朱元璋眼睛一瞪,嘴里的糕点渣子都喷了出来:
“老大你没发烧吧?让老五去顶缸?你徐叔叔最喜欢那就是硬汉。老五那身子骨软得跟面条似的,若是把他送去,天德会不会觉得咱是在羞辱他?”
朱标却是笑了,那笑容里带着几分对自家弟弟的笃定。
“爹,您看走了眼了。”
他凑近了几分,低声道:
“儿子是看着五弟长大的。小时候他在宫里就最是滑头,夫子一来他就困,夫子一走他比谁都精神。若是他真的一无是处,今日大本堂那篇八股文,还有那分科取士的谋略,是从石头缝里蹦出来的?”
朱元璋愣了一下,回想起今日大本堂那一幕,若有所思地摸了摸胡茬:“你是说……这小子在装?”
“五弟是在藏拙。”
朱标斩钉截铁道:“他那不是懒,他是聪明得过了头,只想躲在后面享清福。四弟逃婚,是因为怕那个女诸生管束。可若是换了五弟……论才华,今日这头甲文章足以压得住那徐家的大丫头。论心机,五弟那点小心思,怕是不输给任何人。”
“至于徐叔叔那边……”朱标顿了顿,笑道,“只要五弟能把那层懒皮扒了,稍微露点真本事,还怕徐叔叔看不上?”
朱元璋闻言,眉头渐渐舒展开来:
“对啊,咱怎么没想到这茬。

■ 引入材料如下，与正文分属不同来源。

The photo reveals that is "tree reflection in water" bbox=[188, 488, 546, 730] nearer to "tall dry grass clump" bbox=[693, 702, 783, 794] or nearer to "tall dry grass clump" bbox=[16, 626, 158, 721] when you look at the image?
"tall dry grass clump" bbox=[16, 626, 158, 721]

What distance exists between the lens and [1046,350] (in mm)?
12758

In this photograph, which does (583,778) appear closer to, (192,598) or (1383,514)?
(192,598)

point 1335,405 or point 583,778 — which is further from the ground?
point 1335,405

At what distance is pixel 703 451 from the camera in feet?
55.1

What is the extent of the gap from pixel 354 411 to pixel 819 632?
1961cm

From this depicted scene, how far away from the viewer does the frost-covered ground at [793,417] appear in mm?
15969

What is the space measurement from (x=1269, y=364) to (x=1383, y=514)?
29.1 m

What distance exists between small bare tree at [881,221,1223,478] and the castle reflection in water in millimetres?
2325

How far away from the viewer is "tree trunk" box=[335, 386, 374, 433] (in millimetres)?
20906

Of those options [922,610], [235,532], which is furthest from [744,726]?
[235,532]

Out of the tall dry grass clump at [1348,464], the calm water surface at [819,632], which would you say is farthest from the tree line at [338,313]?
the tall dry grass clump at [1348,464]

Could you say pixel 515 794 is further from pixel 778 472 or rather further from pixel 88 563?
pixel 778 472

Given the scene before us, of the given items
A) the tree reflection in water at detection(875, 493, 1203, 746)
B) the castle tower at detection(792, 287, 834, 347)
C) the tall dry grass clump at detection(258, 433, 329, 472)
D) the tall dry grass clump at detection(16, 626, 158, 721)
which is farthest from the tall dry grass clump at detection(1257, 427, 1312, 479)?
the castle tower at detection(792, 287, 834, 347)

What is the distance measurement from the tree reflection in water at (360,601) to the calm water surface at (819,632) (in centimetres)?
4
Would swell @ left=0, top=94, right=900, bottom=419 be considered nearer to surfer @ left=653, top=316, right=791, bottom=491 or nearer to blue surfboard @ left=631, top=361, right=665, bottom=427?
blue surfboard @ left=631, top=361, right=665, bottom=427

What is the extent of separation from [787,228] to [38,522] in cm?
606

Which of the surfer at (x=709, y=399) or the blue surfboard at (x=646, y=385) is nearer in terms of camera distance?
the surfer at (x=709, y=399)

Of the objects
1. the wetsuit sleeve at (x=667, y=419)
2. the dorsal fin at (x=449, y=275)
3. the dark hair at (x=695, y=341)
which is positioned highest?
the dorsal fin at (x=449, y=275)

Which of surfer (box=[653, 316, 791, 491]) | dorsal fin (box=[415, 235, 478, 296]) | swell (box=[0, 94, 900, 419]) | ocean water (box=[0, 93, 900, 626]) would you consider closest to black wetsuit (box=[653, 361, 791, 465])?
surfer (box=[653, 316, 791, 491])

”
“咱那大侄女是才女,自然喜欢才子。天德那是粗人,但这老小子一辈子最大的遗憾就是肚子里墨水少。要是咱给他送个有学问又一肚子坏水……啊呸,是一肚子良谋的女婿,他还不得乐得找不着北?”
话虽这么说,朱元璋心里还是有点虚。
毕竟老五平时那副“能坐着绝不站着”的咸鱼样太深入人心了。
徐达不仅是君臣,更是从发小一路走过来的老兄弟。
若是真把自己那个看着就不太靠谱的皇五子硬塞过去,回头若是让老兄弟心里头憋屈,他也过意不去。
“老大,你这个主意不错。”
朱元璋咂摸了一下嘴:“天德那个牛脾气咱知道,要是直接下旨,他为了忠心肯定谢恩,但心里指不定怎么编排咱呢。”
“咱这就逼着老五那兔崽子,露两手给天德看看?”
朱标点头赞同:“爹想怎么做?”
朱元璋脸上重新浮现出笑意:
“你那徐叔叔如今被闲置在家里,肯定憋得难受。你去,派人把他给咱叫进宫来。咱带他去看看大本堂的演武,借着考校的名头,让他看看咱那个藏拙的儿子。”
“若是能让老五在演武场上给你徐叔叔露个脸,这门亲事就算妥了。”
朱标忍不住笑了:“爹这是打定主意了?”
“定了,就这么定了。”
朱元璋随即又有些犯嘀咕:“不过……得先探探口风,你不知道,你那个徐大叔叔,在外头那是杀神下凡,回到家里……”
老朱脸上露出一丝意味深长的促狭笑意:
“那是出了名的老鼠见猫——怕闺女!万一妙云那大丫头不乐意,天德那边也不好办啊。”
朱标想了想:“要不……爹您先请徐叔叔进宫,好好谈谈?”
“行,就这么办。”
朱元璋站起身来,整了整衣袍:“你让内侍去传旨,就说……就说咱要跟天德商量北伐的事。”
说完,他又嘿嘿一笑:“顺便让你母后准备准备,把她的拿手好戏——烧鹅,给天德整上。”
朱标听得一愣:“烧鹅?”
“对!”
朱元璋神秘兮兮地说道:“你徐叔叔最好这一口,这些年被他闺女管得严,早就馋坏了。咱得拿点他喜欢的,他心情一好,这事不就好说了。”
……
金陵城西南,魏国公府。
后院柴房。
这个原本堆放杂物、平日里鲜有人至的角落,此刻却飘荡着一股与之格格不入的异香。
那是烧鹅皮经过果木炭火熏烤后,混合着脆皮与油脂的特有香气。
“吧唧、吧唧。”
柴堆后面,两个少年正撅着屁股,脸上蹭着黑灰,手里各自抓着一只流油的鹅翅膀,吃得毫无公爵府公子的仪态。
这两人正是徐达的长子徐允恭和次子徐增寿。
而在他们中间,堂堂大明开国第一功臣、魏国公徐达,此刻全无半分大将军的威严。
他蹲在两捆干柴之间,怀里护着那只少了俩翅膀的烧鹅。
他一手撕下半块鹅胸肉,也顾不得烫,胡乱往嘴里一塞。
满足得眼睛都眯了起来,喉咙里发出哼哼唧唧的声音。
旁边一个看起来不过十来岁、梳着双丫髻的小姑娘徐妙锦,正背着手,像个小大人似的皱眉劝道:
“爹!大姐走的时候千叮咛万嘱咐,说您这狐疝发过一次,虽说好了,但郎中说了万万沾不得这些发物,您要是再偷吃,大姐回来可要发火的。”